Death pervades this chapter, and not just in reference to Bruce Bechdel. Instead, Alison's fear of death and her determination to avoid harm is manifested in her obsessive-compulsive disorder. She draws symbols over the words she writes in her diary as a way of "warding off evil from [her] subjects" (142). When her cousin dies at a young age and she sees him laid out in the family funeral home, the symbols make her diary entries almost completely unreadable. In earlier chapters, Bechdel alludes to her indifference when seeing her first cadaver, but it becomes clear that she has not completely suppressed her emotions about death; they just come out in other ways. 

Bruce Bechdel's death jolts Alison out of denial  - she writes and speaks nakedly for the first time. While those who knew her father offer their polite condolences in the wake of his demise, Alison writes that she wanted to scream out, "He killed himself because he was a manic-depressive, closeted fag and he couldn't face living in this small-minded small town one more second" (125). In this one incendiary statement, Bechdel lets out everything she has wanted to say but has not yet had the chance, thus underlining the therapeutic nature of writing Fun Home. However, at the time of Bruce's death, she is forced to maintain the artifice that shrouded her father's entire existence and mourn him in an appropriate way. Later, Bechdel uses the creek from which Beech Creek takes its name as a metaphor to for her father's life. The creek appeared "crystal clear" (128), but only because it was so horribly polluted by the strip mines nearby. 

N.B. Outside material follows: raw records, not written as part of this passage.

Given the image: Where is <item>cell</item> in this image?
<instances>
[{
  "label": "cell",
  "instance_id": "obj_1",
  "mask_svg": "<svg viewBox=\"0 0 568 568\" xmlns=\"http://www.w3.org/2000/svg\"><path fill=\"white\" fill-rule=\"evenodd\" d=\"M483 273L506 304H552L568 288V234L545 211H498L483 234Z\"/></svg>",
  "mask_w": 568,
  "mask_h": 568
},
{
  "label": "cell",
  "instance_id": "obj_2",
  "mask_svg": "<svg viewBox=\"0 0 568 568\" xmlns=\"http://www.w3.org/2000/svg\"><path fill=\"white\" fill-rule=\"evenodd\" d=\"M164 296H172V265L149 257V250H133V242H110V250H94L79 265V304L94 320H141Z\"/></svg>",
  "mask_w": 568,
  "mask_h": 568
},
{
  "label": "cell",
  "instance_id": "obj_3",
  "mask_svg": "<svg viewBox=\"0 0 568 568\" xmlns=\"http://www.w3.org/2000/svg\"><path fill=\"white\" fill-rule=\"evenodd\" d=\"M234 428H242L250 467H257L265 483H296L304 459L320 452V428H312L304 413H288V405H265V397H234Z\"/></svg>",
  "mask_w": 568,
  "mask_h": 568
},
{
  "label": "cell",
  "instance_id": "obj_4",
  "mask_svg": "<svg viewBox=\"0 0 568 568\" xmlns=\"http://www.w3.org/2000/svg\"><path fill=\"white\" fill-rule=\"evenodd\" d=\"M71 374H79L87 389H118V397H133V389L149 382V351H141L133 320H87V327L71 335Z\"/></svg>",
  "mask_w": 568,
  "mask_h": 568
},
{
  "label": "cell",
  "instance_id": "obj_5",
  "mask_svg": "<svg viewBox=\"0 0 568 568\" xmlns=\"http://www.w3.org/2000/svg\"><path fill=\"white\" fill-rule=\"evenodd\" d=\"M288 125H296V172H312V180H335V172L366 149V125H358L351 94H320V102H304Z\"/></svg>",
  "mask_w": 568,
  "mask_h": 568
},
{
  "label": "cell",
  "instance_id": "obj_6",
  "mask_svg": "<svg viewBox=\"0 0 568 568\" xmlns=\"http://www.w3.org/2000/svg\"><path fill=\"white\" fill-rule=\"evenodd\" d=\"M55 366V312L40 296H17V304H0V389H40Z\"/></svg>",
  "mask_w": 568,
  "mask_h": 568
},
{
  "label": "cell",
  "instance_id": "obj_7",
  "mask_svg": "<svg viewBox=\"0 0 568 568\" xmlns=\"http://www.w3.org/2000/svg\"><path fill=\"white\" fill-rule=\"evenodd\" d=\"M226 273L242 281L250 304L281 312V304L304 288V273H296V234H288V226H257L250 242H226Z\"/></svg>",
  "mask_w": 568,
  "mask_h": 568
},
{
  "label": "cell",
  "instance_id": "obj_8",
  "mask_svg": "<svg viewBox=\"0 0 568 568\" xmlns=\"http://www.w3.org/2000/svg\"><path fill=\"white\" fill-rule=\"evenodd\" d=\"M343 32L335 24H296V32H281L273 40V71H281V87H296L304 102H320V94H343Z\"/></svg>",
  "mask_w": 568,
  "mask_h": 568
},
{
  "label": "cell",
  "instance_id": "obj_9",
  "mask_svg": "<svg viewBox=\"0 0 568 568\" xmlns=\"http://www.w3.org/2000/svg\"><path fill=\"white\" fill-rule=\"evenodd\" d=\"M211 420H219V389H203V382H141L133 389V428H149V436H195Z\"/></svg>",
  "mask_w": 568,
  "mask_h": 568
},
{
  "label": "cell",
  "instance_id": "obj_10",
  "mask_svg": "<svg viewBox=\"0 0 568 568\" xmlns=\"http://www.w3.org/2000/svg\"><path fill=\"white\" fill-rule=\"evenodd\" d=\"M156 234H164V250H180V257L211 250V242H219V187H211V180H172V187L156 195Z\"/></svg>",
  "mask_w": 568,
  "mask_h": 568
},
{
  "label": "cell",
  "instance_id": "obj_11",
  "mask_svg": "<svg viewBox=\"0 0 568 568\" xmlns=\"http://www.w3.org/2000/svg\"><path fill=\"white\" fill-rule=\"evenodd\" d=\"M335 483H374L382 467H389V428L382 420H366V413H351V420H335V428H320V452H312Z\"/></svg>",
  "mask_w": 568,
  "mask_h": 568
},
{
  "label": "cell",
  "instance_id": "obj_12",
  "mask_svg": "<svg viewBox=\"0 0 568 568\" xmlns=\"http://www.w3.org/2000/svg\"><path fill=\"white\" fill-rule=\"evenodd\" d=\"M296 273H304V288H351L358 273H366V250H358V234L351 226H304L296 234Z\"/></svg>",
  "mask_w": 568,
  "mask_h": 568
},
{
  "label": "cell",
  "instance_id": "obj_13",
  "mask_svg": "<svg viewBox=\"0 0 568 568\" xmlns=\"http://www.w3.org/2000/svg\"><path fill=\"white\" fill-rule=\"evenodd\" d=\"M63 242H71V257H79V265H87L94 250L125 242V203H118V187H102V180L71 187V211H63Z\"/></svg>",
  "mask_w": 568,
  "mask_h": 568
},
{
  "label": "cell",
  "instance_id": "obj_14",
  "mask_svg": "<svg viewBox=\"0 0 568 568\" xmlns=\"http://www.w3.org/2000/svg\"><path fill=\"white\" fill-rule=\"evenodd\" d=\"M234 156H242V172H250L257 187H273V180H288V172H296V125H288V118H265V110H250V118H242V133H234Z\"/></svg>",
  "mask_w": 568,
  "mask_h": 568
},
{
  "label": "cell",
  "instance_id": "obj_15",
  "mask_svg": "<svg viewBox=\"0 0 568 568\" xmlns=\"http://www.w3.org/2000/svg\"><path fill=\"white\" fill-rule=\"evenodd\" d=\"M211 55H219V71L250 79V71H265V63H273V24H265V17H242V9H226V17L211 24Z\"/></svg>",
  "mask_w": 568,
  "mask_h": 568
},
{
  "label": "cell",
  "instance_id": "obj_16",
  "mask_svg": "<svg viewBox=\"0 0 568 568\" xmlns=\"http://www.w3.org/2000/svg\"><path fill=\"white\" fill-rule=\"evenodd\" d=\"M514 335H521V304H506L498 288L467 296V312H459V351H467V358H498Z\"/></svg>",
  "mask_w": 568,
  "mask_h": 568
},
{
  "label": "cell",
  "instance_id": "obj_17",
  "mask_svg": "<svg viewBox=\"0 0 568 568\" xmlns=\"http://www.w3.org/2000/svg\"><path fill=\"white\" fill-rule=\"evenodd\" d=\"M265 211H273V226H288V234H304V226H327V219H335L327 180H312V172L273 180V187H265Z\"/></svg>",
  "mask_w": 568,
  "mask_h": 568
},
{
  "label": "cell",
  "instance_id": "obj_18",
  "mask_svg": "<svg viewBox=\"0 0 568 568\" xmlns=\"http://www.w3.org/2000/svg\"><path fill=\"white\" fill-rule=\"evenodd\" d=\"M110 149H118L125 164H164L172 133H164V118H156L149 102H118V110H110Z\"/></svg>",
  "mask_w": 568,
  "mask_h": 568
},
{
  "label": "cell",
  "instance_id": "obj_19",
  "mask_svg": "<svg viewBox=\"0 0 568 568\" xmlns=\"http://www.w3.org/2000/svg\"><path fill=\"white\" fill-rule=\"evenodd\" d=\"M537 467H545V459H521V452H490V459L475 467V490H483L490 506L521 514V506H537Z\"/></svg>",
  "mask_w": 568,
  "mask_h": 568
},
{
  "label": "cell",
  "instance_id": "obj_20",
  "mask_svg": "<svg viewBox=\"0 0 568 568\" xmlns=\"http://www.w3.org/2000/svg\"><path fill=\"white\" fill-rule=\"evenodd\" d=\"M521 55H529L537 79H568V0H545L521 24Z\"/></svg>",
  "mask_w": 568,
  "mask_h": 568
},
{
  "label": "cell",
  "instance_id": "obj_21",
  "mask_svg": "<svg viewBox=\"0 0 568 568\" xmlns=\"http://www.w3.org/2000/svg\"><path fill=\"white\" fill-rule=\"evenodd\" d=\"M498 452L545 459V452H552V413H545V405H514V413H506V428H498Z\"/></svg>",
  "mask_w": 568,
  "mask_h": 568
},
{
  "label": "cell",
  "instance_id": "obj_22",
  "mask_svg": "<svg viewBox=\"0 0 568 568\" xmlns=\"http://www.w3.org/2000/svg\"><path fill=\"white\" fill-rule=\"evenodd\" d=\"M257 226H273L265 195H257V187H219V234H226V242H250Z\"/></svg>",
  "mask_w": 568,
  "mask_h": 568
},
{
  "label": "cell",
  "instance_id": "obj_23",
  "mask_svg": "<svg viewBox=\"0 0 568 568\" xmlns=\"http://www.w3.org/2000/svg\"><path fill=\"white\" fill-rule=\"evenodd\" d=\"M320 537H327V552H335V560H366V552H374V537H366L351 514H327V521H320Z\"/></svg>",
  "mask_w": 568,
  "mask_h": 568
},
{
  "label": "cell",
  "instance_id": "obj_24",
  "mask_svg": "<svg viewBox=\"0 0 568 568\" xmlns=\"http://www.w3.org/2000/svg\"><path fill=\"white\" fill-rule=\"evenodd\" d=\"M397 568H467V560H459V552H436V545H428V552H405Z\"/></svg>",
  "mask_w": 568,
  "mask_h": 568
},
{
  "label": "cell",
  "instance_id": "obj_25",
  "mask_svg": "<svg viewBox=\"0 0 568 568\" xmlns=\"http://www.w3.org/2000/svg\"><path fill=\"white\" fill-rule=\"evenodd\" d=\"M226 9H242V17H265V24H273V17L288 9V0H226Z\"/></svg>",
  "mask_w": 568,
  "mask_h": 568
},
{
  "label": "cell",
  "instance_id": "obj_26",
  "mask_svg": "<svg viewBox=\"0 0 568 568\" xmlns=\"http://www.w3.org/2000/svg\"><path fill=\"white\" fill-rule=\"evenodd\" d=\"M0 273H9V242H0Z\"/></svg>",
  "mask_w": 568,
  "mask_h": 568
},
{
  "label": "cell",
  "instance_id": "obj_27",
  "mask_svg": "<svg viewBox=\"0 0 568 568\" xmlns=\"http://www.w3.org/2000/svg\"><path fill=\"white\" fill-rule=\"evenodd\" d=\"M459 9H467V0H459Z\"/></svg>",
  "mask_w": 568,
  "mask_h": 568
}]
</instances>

Furthermore, Bechdel links the idea of artifice to recurring theme of words having multiple meanings. As a child, Alison is so aware that people can twist the meanings of words that she compulsively draws symbols all over her diary order to protect the meaning in those words from evil. Now, Bechdel writes, those symbols represent "the troubling gap between word and meaning"; they form a shield over of the most troubling parts of her memories (142). The "compulsive propensity to autobiography" (140) Bechdel identifies within herself is reflected here in the memoir, as well as in the diaries she kept religiously as a child. This recognition is an example of the self-conscious narrator commenting upon the very creation of the work.